───── Source document ─────
Ok, I have been cycling my tank without fish for the past week. I have read on some websites that i can cycle my tank without fish by adding fish food to the tank for the ammonia input. Is this a waste of time or is it working?

Getting a tank bigger than 5.5 gallons is not an option, unfortunately. I have decided that after I go to the store tomorrow and get a testing kit for pH, etc., I am going to get a few guppies to put in my tank. Probably one male and two females. Of course, I am going to make sure the water conditions are right for guppies.

I have read that they like their water temperatures between 78-82 degrees. I have a heater and filter system that I mentioned above. I think part of the reason my fish were dying was because I have been using the ammonia remover which has messed up the growth of the good bacteria.

Is there anything else I need to know about guppies?

Thank you for all your help everyone  I know it's hard to start with a 5.5 gallon but my parents won't let me keep anything bigger. I also want to get a Leopard Gecko but my parents said no. My response to that was I have a job and money and I can buy it myself 

P.S. As stated above, I have a Tetra Whisper filter for 5-10 gallons, a heater (have to check the brand) TetraMin tropical crisps for food (will these be ok for guppies?), and AmQuel+ and NovAqua+ from Kordon. I have stopped using the AmQuel+ because of my cycling.


----------



## AquaNeko (Jul 26, 2009)

xoWhiteNoise said:


> Getting a tank bigger than 5.5 gallons is not an option, unfortunately. I have decided that after I go to the store tomorrow and get a testing kit for pH, etc., I am going to get a few guppies to put in my tank. Probably one male and two females. Of


Chck this site out for stocking options5-29gal stocking options.

Dwarf gourami is nice looking. Google it.... help click HERE.

Neon blue is nice.


----------



## AquaNeko (Jul 26, 2009)

White,

Also get some plants in the tank as well. Hike out into the revine and find some wood branches that are small. Take home and boil it 2-3 times. Not sure where you are but I'm still trying to get my java moss to have a growth explosion. I can give a little bit of what I have for you to help your tank there cycle pending where you are in the city.


----------



## xoWhiteNoise (Nov 14, 2009)

I am checking into the fish options now  
(edit) I would prefer to have more than one fish. I am going back and forth between keeping guppies and neon tetras >.< What do you guys think?

Hmm, well I have a creek by my house, would that work? 
I live in a suburb of Chicago, probably not too close to you :/
If I get a live plant in my tank, what do I need to do with it? Do I need to feed it? I have never had a live plant before, and I think I have enough oxygen in the tank if that is the problem that plants solve.


----------



## ksimdjembe (Nov 11, 2006)

chicago!? wow. the GTAA is far reaching! welcome!
─────
* Activity *
Please rewrite the passage of the fish-tank thread starting at "## xoWhiteNoise (Nov" and ending at "you guys think?", with "neon tetras" changed to "zebra danios".
───── Data under study ─────
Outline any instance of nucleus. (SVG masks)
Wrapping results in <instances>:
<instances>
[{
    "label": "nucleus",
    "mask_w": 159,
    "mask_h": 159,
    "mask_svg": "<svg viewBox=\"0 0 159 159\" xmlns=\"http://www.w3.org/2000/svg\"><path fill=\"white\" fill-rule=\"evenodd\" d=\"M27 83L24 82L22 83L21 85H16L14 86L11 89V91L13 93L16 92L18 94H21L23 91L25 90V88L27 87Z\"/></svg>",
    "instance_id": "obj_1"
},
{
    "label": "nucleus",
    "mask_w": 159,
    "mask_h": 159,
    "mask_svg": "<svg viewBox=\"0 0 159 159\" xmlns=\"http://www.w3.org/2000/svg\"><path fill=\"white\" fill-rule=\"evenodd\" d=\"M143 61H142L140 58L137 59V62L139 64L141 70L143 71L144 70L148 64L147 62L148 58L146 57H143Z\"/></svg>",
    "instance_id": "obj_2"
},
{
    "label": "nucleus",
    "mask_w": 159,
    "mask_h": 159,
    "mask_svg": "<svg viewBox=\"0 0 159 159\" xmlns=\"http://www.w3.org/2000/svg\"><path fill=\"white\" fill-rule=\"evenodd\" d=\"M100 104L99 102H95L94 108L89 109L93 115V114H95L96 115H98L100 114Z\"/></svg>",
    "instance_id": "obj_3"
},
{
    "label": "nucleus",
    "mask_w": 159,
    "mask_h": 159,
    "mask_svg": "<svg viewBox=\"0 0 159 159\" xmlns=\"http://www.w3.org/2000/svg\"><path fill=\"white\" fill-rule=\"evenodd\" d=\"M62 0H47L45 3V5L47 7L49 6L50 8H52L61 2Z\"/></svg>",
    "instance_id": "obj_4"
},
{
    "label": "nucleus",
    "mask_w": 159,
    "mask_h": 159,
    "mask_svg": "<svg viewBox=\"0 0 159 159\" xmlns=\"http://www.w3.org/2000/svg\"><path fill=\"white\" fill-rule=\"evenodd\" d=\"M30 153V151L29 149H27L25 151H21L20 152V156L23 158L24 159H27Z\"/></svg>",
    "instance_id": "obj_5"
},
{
─────
* Exercise solution *
## xoWhiteNoise (Nov 14, 2009)

I am checking into the fish options now  
(edit) I would prefer to have more than one fish. I am going back and forth between keeping guppies and zebra danios >.< What do you guys think?